Virginia Borges, MD – professor of medicine in the Division of Medical Oncology and deputy division head:
Why are we seeing more cancers in young people? Young women’s breast cancer is increasing faster and we are seeing more 20-year-olds being diagnosed than before. It is not known why this is happening.
Kyle Concannon, MD -- assistant professor of medicine in the Division of Medical Oncology:
Why me? We say that many people develop cancer because of “bad luck.” My interpretation of “bad luck” is that we just don’t know.
Natalie Serkova, MD – professor in the Department of Radiology and CU Cancer Center associate director of shared resources:
Why can’t we develop a preventive screening for any cancer? In the future, could that be a “whole body mammography” screening for any cancer? Or a genetic test in a tube for predicting any cancer?

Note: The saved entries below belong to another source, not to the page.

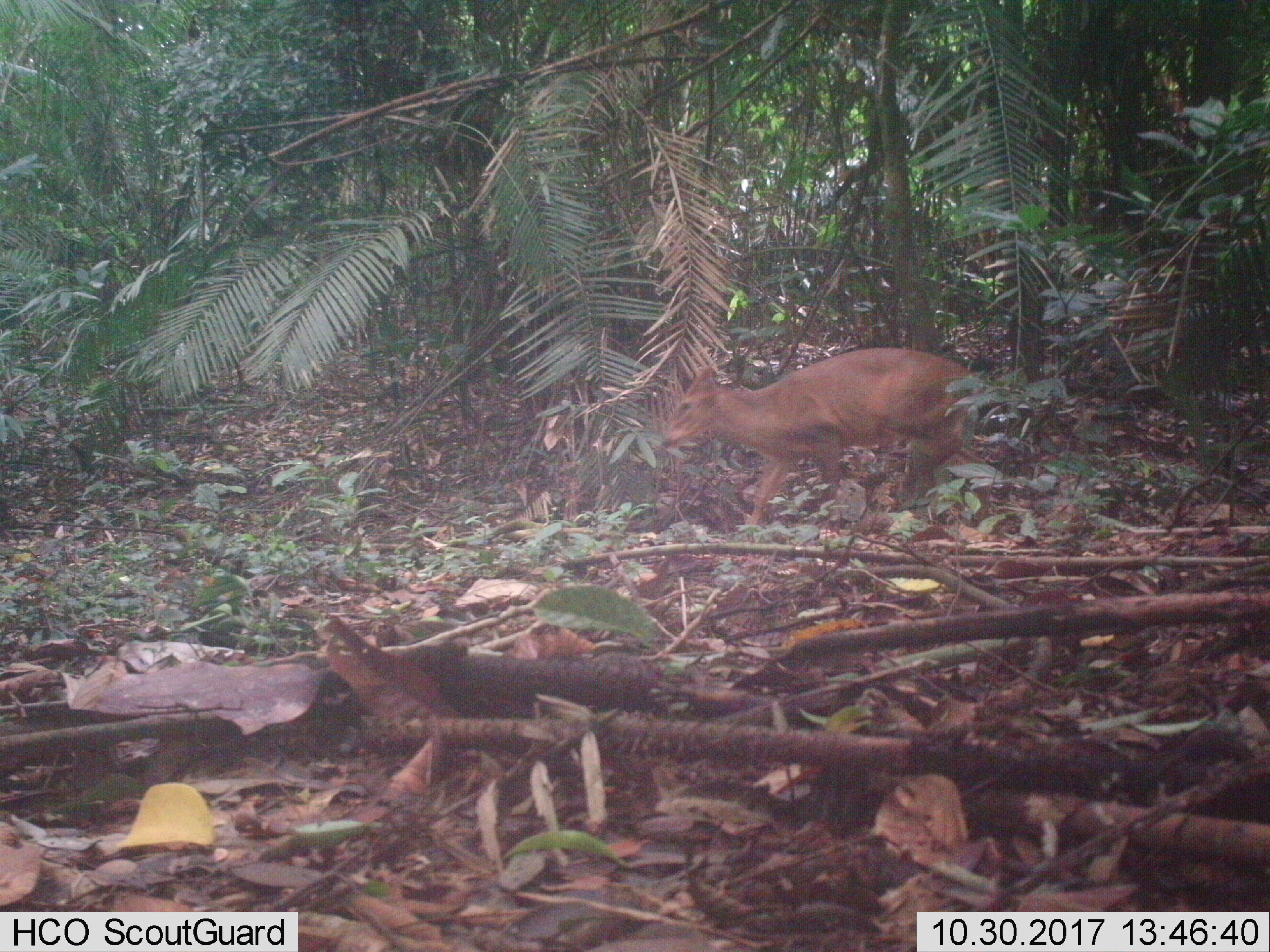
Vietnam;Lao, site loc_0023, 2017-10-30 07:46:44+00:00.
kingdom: Animalia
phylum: Chordata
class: Mammalia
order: Artiodactyla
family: Cervidae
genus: Muntiacus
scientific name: Muntiacus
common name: muntjacs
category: unidentified muntjac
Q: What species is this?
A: Unidentified muntjac (muntjacs) (Muntiacus).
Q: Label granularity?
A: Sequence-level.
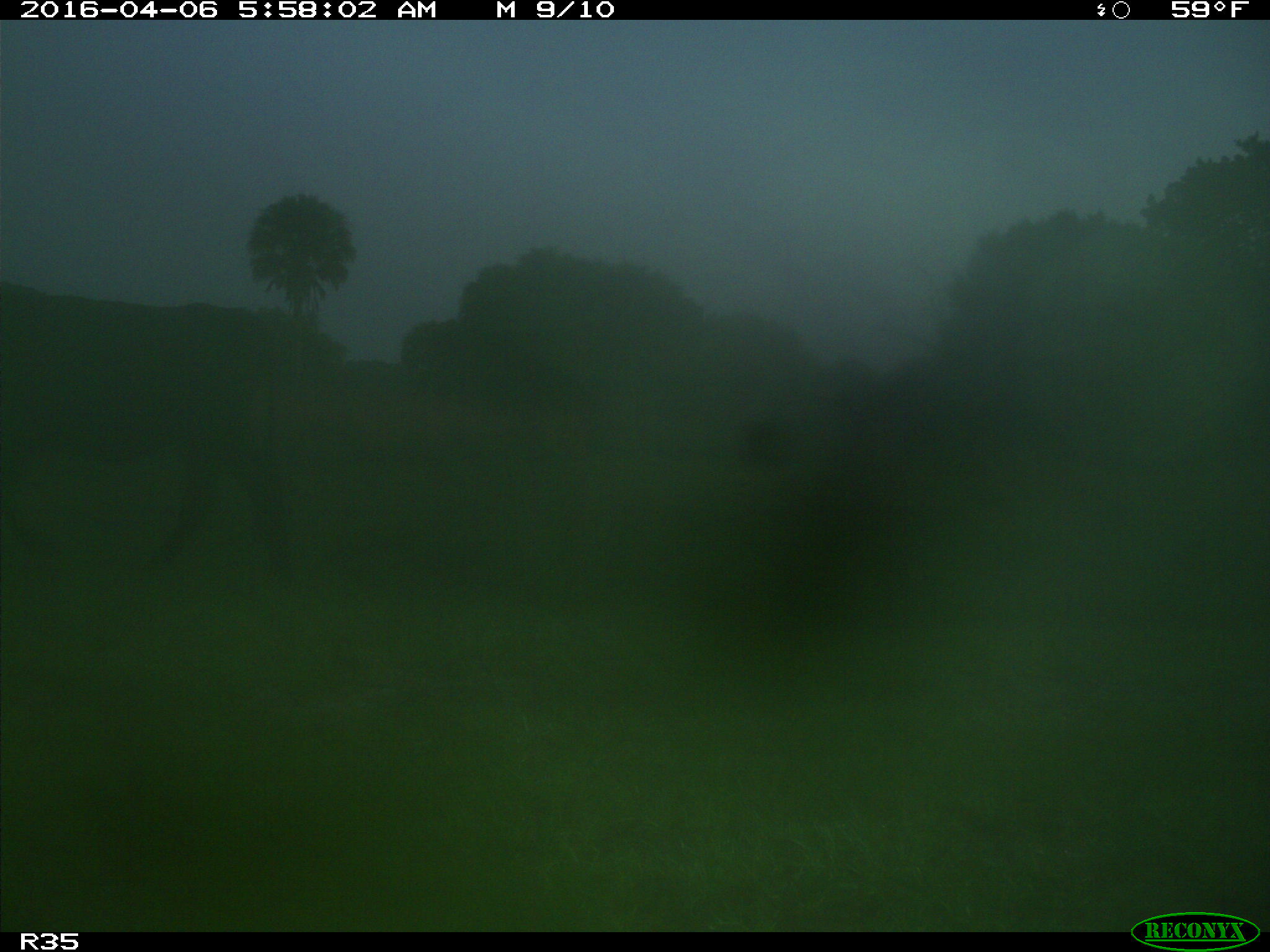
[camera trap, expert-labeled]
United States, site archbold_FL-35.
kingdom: Animalia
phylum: Chordata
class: Mammalia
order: Artiodactyla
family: Bovidae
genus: Bos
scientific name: Bos taurus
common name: domestic cow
Bos taurus (domestic cow).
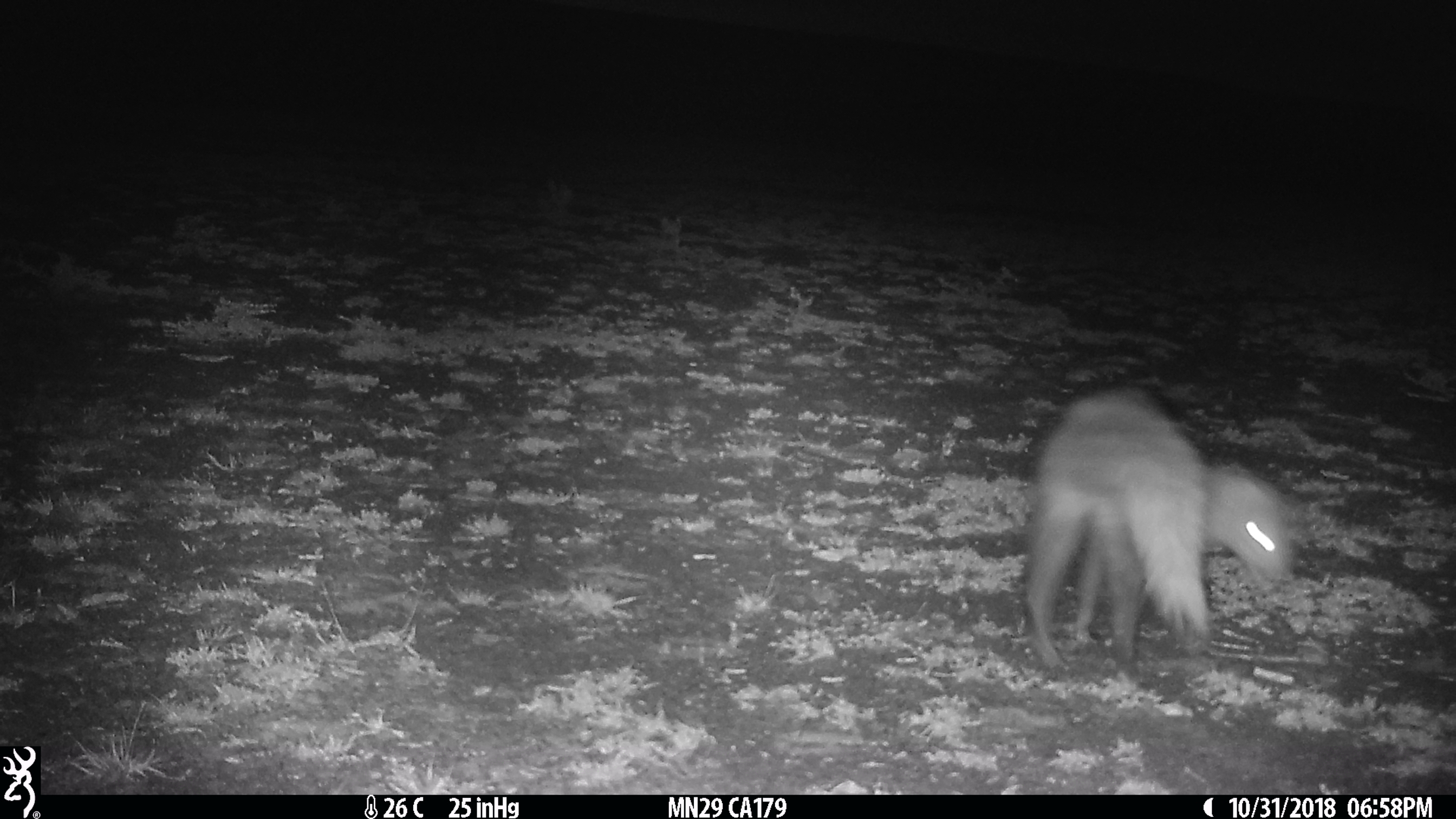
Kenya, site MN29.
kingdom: Animalia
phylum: Chordata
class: Mammalia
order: Carnivora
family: Herpestidae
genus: Ichneumia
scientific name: Ichneumia albicauda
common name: white-tailed mongoose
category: mongoose white tailed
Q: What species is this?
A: Mongoose white tailed (white-tailed mongoose) (Ichneumia albicauda).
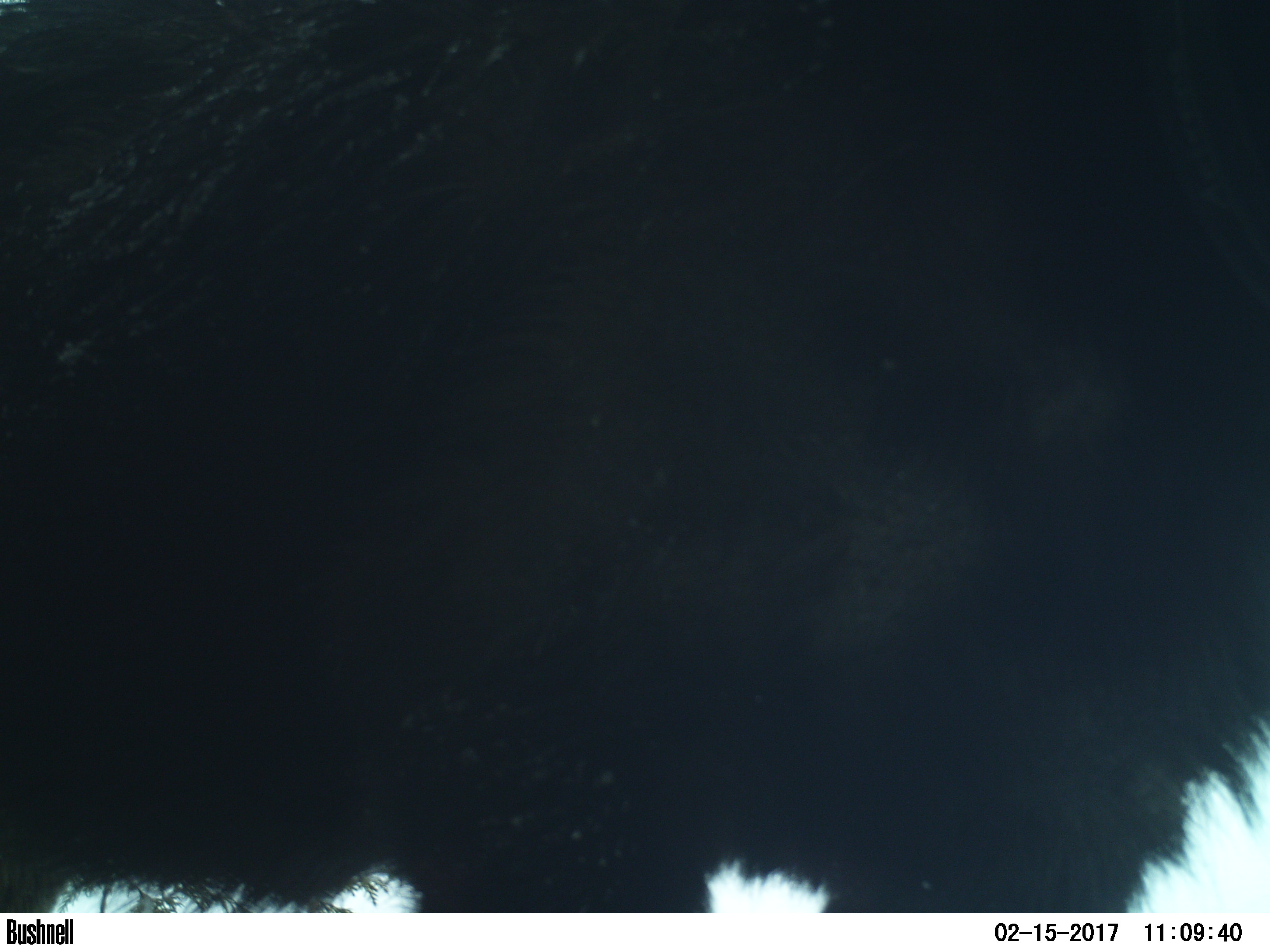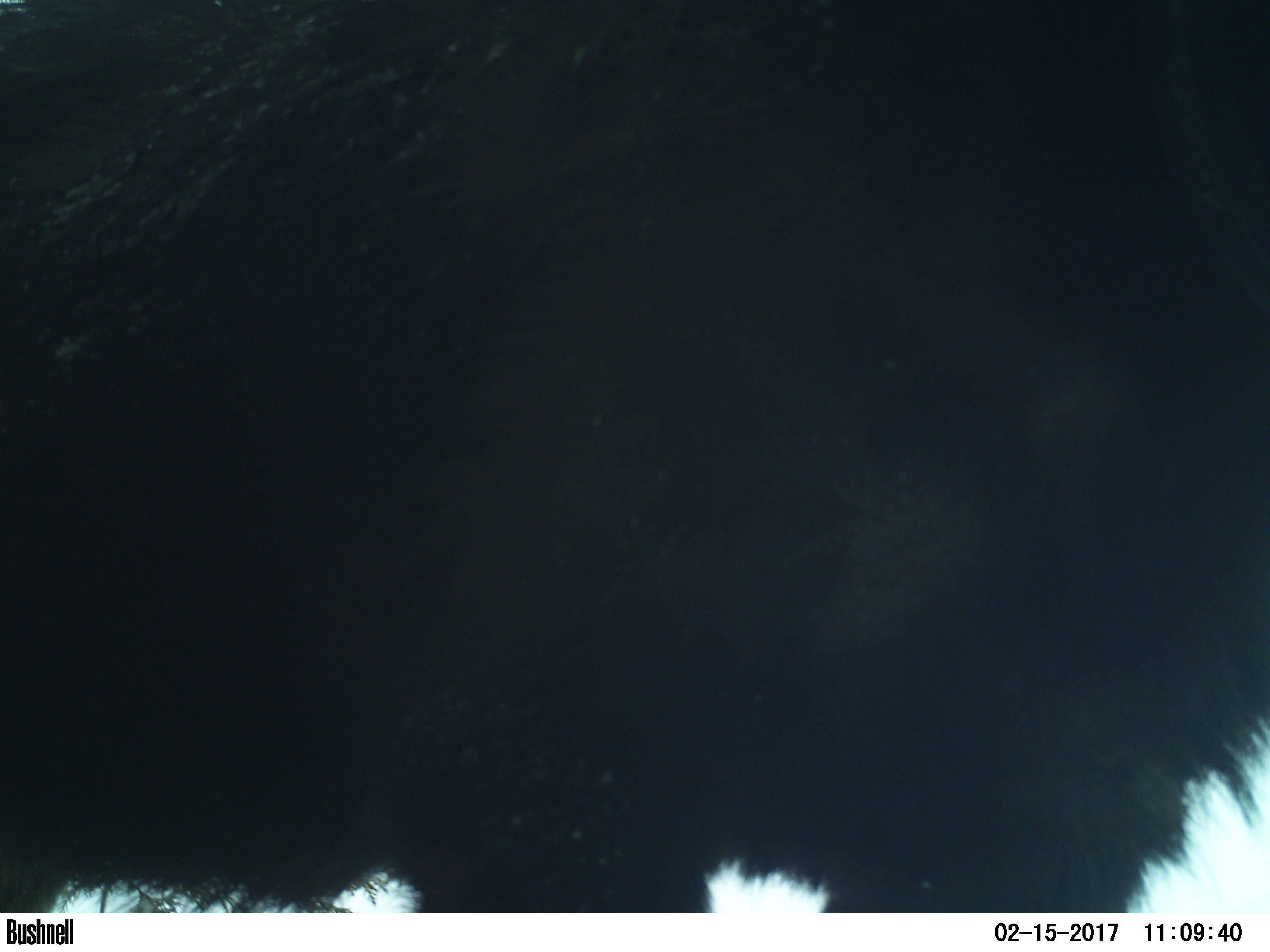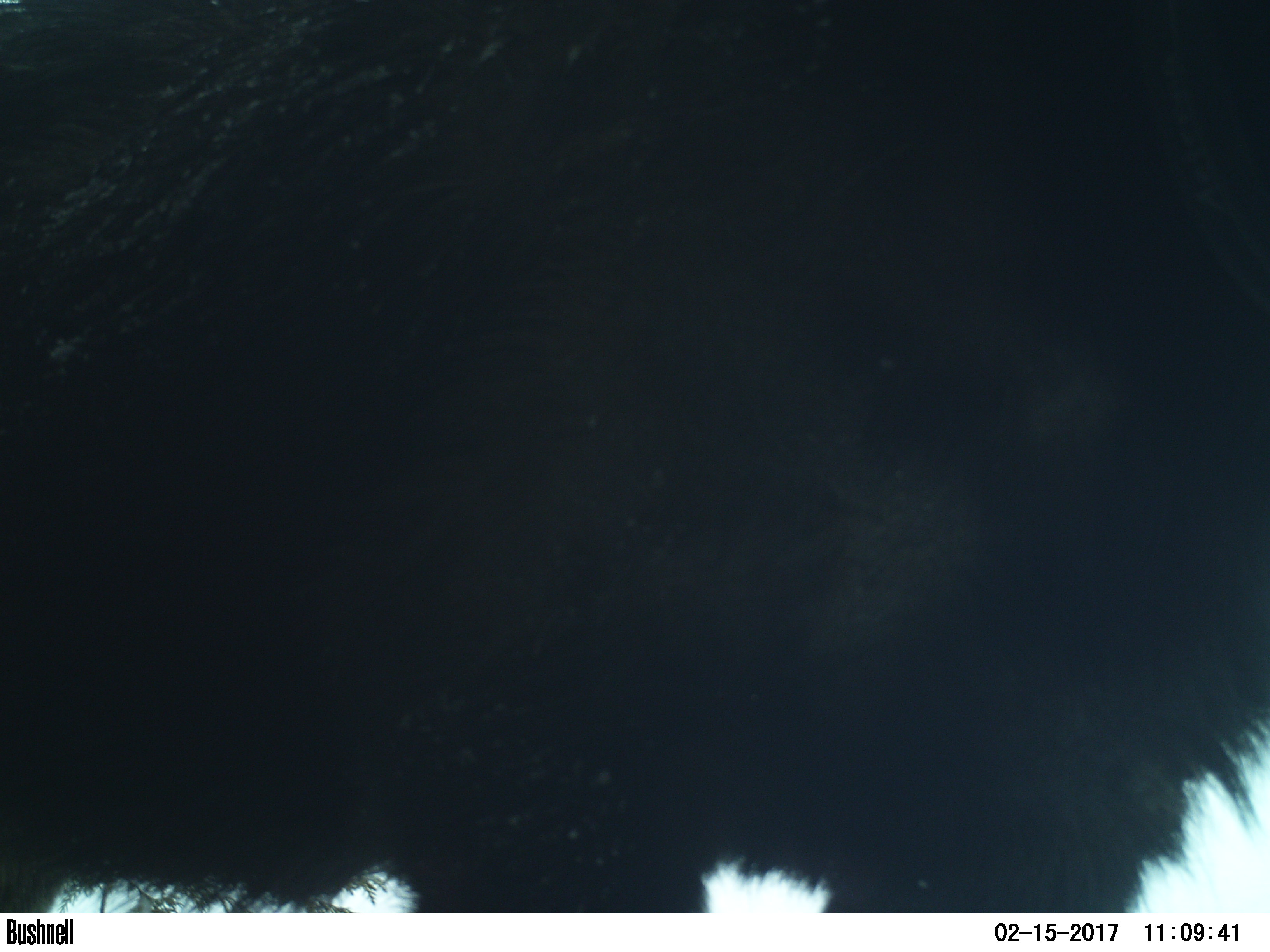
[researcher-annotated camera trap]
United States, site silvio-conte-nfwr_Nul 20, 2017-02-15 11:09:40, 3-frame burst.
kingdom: Animalia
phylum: Chordata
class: Mammalia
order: Artiodactyla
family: Cervidae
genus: Alces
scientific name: Alces alces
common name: moose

Hatim Sabaawy, MD, PhD, MS – professor of medicine in the Division of Medical Oncology and CU Cancer Center associate director of translational research:
At our CU Cancer Center’s 40th anniversary, I ask: When will cancer-related death be eliminated? I note, not asking for a cure! With recent strides towards cancer cure, early stages, testicular cancer, and minority responders of targeted and immunotherapies, cure is otherwise an exception. A number of seismic changes at the policy, society, academic, and industry levels are necessary; principally a renewed moon shot or another (inter)national cancer act to transform prevention, interception, diagnosis, and treatment of cancer. To meet the challenges of the thousands of cancer subtypes rather than their anatomical sites, expanding knowledge and data on longitudinal cancer clonal evolution and applying more innovative and ultraprecision approaches at various elements of cancer care hold the keys for a better future. These may include precision diagnostics with liquid biopsies and wearable or implanted sensors, identifying multiomic vulnerabilities within each cancer during routine checkup with blood tests and screens, precision surgeries with live cell imaging leaving no cancer cells behind, precision multimodality therapies for targeting each patient’s cancer from multiple therapeutic angles simultaneously to overcome, reduce, and eliminate resistant and/or persistent cancer cells, precision maintenance for suppressing evolving cell states and cancer plasticity through dynamic monitoring, and precision consolidation at relapse with personalized clonally targeted therapies for preventing metastasis. When these changes and advances in cancer care prevail, we could see cancer as a manageable chronic disease; I dream, in my lifetime.